Das Internet ist voller Tipps, die Angst und Druck auslösen. Unternehmen und Personen nutzen dies auch gerne als Strategie, um ihre Kurse oder Coachings zu verkaufen. Verzweiflung und Angst sind schließlich oftmals Motivatoren, um Hilfe in Anspruch zu nehmen. Damit wollen wir allerdings aufräumen, denn es entwickelt sich immer mehr eine Kultur, die bereits Schüler*innen dazu bringt, ihre ersten Praxiserfahrungen sammeln zu müssen, um Chancen zu haben – das ist absolut nicht nötig.

Um die Wunschkarriere zu erreichen, bedarf es Arbeit und Zielstrebigkeit. Angst und Panik aber nicht.

 

Hol Dir Unterstützung

Karrieren aufzubauen und die für sich selbst richtigen Wege zu gehen, ist oftmals schwer und kann auch einsam sein. Falls Du Unterstützung dabei benötigst, wähle hier klug aus, wer Dir wie helfen kann. Professor*innen haben oftmals gute Überblicke über verschiedene Bereiche, Kommiliton*innen, vor allem aus höheren Semestern können Dir Reality Checks geben. Auf Karriereveranstaltungen kannst Du gut ins Gespräch mit Personen aus dem Recruiting kommen – frage hier unbedingt, welche Voraussetzungen sie benötigen und welche Wege es für Dich gibt, diese zu erfüllen.

 

Woher weiß ich, wer gut ist?

Generell gilt: hol Dir Unterstützung von Personen, die Ahnung haben.

Wenn Du Dein Mindset ändern möchtest, helfen manchmal privat bezahlte Psycholog*innen deutlich mehr, als Coaches, die Onlineseminare für mehrere tausend Euros anbieten. Solltest Du nach Karrierecoaching suchen, achte darauf, über welche Qualifikationen diese Personen verfügen. Sie sollten zu Dir passen und Erfahrung in der Wirtschaft gesammelt haben. Achte hier auch auf die Art der Erfahrung. Praktika geben kaum Einblicke, Festeinstellungen hingegen mehr. Je nach Position hat eine Person mehr oder weniger Erfahrung.

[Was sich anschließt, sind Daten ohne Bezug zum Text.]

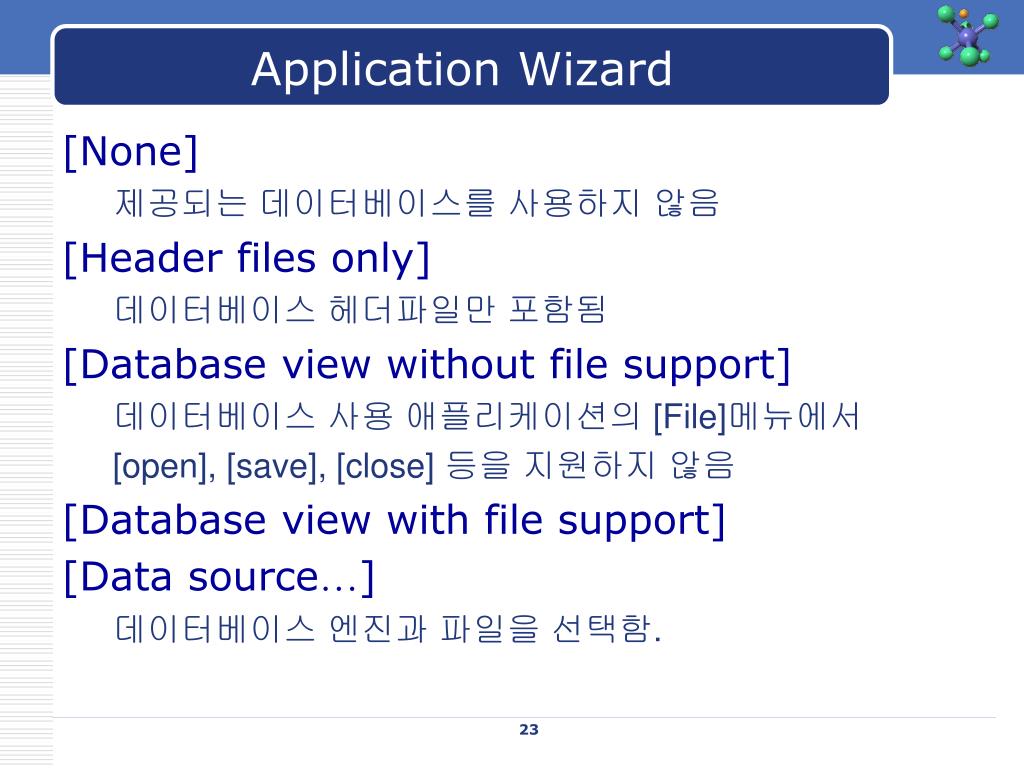 Application Wizard

[None]

제공되는 데이터베이스를 사용하지 않음

[Header files only]

데이터베이스 헤더파일만 포함됨

[Database view without file support]

데이터베이스 사용 애플리케이션의 [File]메뉴에서 [open], [save], [close] 등을 지원하지 않음

[Database view with file support]

[Data source…]

데이터베이스 엔진과 파일을 선택함.

23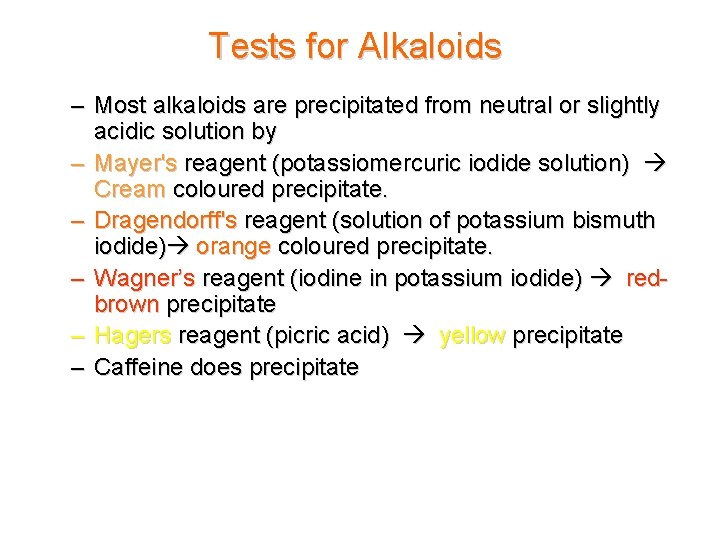 Tests for Alkaloids

– Most alkaloids are precipitated from neutral or slightly acidic solution by

– Mayer's reagent (potassiomercuric iodide solution) → Cream coloured precipitate.

– Dragendorff's reagent (solution of potassium bismuth iodide)→ orange coloured precipitate.

– Wagner's reagent (iodine in potassium iodide) → red-brown precipitate

– Hagers reagent (picric acid) → yellow precipitate

– Caffeine does precipitate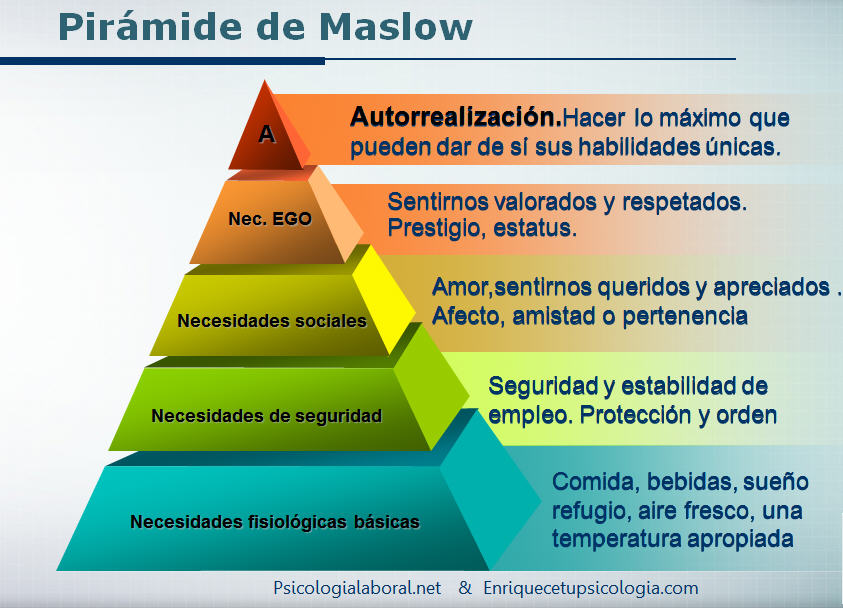 Pirámide de Maslow

A

Autorrealización.Hacer lo máximo que pueden dar de sí sus habilidades únicas.

Nec. EGO

Sentirnos valorados y respetados. Prestigio, estatus.

Necesidades sociales

Amor,sentirnos queridos y apreciados . Afecto, amistad o pertenencia

Necesidades de seguridad

Seguridad y estabilidad de empleo. Protección y orden

Necesidades fisiológicas básicas

Comida, bebidas, sueño refugio, aire fresco, una temperatura apropiada

Psicologialaboral.net & Enriquecetupsicologia.com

Als Beispiel: Eine Person, die nach dem Abi mal eine Einführungsveranstaltung an einer Uni über einen Wirtschaftsstudiengang besucht hat, kann Schüler*innen deutlich schlechter über diesen Studiengang aufklären, als jemand aus dem 6. Semester oder eine Lehrperson dieses Studiengangs. Warum also Karriereadvice von ehemaligen Praktikant*innen holen?

Menschen, die schnelle Erfolge versprechen oder mit Angst werben, sollten mit Vorsicht genossen werden. Kannst Du Dir vorstellen, dass McKinsey aggressive Werbung an Unternehmen weiterleitet, in der betont wird, wie schlecht das Unternehmen ohne die Hilfe dastehen wird? Nein, es ist unprofessionell.

 

Kurzgefasst: Prüfe die Personen, die Dir Tipps geben und versuche Dir maximal viele gute Tipps für Deine Karriere zu holen.